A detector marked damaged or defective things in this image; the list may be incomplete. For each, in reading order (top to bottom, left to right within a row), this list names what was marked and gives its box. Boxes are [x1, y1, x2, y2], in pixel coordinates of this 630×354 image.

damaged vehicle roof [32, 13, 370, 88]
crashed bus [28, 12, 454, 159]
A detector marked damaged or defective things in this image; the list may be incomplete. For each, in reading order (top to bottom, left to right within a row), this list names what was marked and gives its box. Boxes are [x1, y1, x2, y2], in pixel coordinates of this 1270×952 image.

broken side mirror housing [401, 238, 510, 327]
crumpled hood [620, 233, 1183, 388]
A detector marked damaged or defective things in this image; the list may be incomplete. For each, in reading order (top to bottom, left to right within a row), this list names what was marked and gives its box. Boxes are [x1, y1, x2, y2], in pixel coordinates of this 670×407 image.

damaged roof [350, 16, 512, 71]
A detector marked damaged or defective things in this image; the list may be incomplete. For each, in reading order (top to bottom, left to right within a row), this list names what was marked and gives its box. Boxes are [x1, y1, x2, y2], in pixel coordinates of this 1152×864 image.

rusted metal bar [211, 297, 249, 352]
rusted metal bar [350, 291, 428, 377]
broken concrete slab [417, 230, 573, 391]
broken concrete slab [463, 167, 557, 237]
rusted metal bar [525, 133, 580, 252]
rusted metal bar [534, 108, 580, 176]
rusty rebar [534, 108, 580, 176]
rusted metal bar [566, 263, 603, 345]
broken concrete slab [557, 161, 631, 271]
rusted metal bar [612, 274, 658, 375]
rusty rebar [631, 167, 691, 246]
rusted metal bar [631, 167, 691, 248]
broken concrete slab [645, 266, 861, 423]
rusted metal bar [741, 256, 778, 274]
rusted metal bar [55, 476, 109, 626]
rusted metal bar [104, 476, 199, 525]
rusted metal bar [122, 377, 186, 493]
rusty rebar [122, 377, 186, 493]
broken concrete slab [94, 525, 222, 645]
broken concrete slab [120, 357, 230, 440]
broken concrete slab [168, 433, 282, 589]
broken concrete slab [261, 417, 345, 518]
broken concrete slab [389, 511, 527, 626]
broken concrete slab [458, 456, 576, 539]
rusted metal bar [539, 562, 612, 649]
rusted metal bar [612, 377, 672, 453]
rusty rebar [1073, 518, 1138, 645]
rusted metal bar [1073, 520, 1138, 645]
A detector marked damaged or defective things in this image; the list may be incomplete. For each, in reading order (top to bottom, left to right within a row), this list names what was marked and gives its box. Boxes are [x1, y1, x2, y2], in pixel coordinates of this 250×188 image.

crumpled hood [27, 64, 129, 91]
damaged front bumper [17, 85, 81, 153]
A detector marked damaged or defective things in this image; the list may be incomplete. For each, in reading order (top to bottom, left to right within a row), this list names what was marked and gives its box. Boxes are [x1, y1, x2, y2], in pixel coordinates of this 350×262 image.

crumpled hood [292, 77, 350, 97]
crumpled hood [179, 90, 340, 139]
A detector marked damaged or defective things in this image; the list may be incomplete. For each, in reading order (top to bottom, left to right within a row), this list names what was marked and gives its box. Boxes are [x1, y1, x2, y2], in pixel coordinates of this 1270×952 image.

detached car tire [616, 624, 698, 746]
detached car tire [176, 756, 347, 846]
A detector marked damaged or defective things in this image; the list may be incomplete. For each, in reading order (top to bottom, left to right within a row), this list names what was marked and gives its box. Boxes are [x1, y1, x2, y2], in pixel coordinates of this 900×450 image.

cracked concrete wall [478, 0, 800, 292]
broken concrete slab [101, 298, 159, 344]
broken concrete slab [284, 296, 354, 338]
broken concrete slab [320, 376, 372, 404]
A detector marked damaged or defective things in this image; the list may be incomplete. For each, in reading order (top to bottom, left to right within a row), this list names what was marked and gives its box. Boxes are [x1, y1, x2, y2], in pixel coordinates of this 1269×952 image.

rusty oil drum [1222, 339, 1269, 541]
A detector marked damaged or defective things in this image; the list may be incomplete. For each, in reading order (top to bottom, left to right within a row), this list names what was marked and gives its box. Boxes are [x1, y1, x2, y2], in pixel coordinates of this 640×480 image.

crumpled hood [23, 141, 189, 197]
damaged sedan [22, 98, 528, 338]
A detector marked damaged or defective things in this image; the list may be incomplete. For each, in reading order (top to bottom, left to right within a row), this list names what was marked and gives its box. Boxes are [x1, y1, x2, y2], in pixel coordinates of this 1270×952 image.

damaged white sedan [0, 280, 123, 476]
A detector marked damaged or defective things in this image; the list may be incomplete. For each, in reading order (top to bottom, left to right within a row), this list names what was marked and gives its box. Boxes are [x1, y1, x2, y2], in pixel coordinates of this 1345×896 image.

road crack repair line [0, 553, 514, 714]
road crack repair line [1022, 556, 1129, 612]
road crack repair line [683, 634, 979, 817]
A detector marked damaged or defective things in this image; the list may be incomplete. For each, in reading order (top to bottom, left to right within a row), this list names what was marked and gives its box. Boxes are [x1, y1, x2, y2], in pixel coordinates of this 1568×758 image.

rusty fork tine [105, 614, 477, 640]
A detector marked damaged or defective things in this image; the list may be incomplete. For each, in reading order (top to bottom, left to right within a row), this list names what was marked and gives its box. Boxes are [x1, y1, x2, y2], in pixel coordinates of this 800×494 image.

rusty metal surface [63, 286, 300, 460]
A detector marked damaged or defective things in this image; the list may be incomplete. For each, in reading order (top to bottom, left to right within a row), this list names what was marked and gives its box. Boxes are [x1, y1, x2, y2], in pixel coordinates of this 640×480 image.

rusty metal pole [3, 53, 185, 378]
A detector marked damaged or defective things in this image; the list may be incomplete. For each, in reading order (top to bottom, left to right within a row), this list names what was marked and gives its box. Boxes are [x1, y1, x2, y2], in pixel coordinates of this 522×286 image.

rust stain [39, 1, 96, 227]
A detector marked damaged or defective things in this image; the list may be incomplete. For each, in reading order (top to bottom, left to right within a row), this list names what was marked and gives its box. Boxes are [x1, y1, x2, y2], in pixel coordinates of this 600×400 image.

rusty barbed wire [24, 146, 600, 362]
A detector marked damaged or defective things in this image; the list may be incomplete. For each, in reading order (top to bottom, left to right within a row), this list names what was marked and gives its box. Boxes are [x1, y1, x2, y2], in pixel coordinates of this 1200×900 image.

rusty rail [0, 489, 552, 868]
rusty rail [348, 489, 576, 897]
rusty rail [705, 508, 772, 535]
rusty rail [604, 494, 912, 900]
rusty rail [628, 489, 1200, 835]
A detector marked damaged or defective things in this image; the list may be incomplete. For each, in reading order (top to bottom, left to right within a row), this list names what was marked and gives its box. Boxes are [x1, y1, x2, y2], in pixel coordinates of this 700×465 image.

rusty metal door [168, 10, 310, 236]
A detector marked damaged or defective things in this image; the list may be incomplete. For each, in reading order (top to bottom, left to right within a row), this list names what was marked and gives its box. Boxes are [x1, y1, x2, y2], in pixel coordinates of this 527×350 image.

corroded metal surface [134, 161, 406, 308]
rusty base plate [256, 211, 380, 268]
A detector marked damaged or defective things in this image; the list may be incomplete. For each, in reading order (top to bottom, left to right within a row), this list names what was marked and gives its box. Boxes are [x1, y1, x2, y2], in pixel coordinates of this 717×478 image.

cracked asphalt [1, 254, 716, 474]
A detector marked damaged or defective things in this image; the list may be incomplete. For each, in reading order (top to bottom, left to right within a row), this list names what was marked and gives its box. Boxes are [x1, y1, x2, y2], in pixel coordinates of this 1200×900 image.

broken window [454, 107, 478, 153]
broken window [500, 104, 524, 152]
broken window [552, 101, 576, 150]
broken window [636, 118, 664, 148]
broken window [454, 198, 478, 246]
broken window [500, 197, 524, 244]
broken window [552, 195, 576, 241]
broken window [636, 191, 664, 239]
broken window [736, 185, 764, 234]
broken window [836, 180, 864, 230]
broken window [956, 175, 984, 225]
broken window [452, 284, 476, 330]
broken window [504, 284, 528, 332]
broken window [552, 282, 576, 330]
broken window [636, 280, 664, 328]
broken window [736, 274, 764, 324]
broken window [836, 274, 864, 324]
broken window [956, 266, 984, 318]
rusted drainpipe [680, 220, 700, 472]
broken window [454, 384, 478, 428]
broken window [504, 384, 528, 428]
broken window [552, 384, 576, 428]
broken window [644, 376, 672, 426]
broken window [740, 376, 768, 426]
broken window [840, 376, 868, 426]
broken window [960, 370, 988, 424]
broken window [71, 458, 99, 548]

━━━━━━━━━━━━━━━━

**Task:** Please retype the lines verbatim, beginning at the line that contains "this 1568×758 image." and stopping after the line that contains "rusty metal surface [63, 286, 300, 460]".

**Output of the exercise:**
A detector marked damaged or defective things in this image; the list may be incomplete. For each, in reading order (top to bottom, left to right within a row), this list names what was marked and gives its box. Boxes are [x1, y1, x2, y2], in pixel coordinates of this 1568×758 image.

rusty fork tine [105, 614, 477, 640]
A detector marked damaged or defective things in this image; the list may be incomplete. For each, in reading order (top to bottom, left to right within a row), this list names what was marked and gives its box. Boxes are [x1, y1, x2, y2], in pixel coordinates of this 800×494 image.

rusty metal surface [63, 286, 300, 460]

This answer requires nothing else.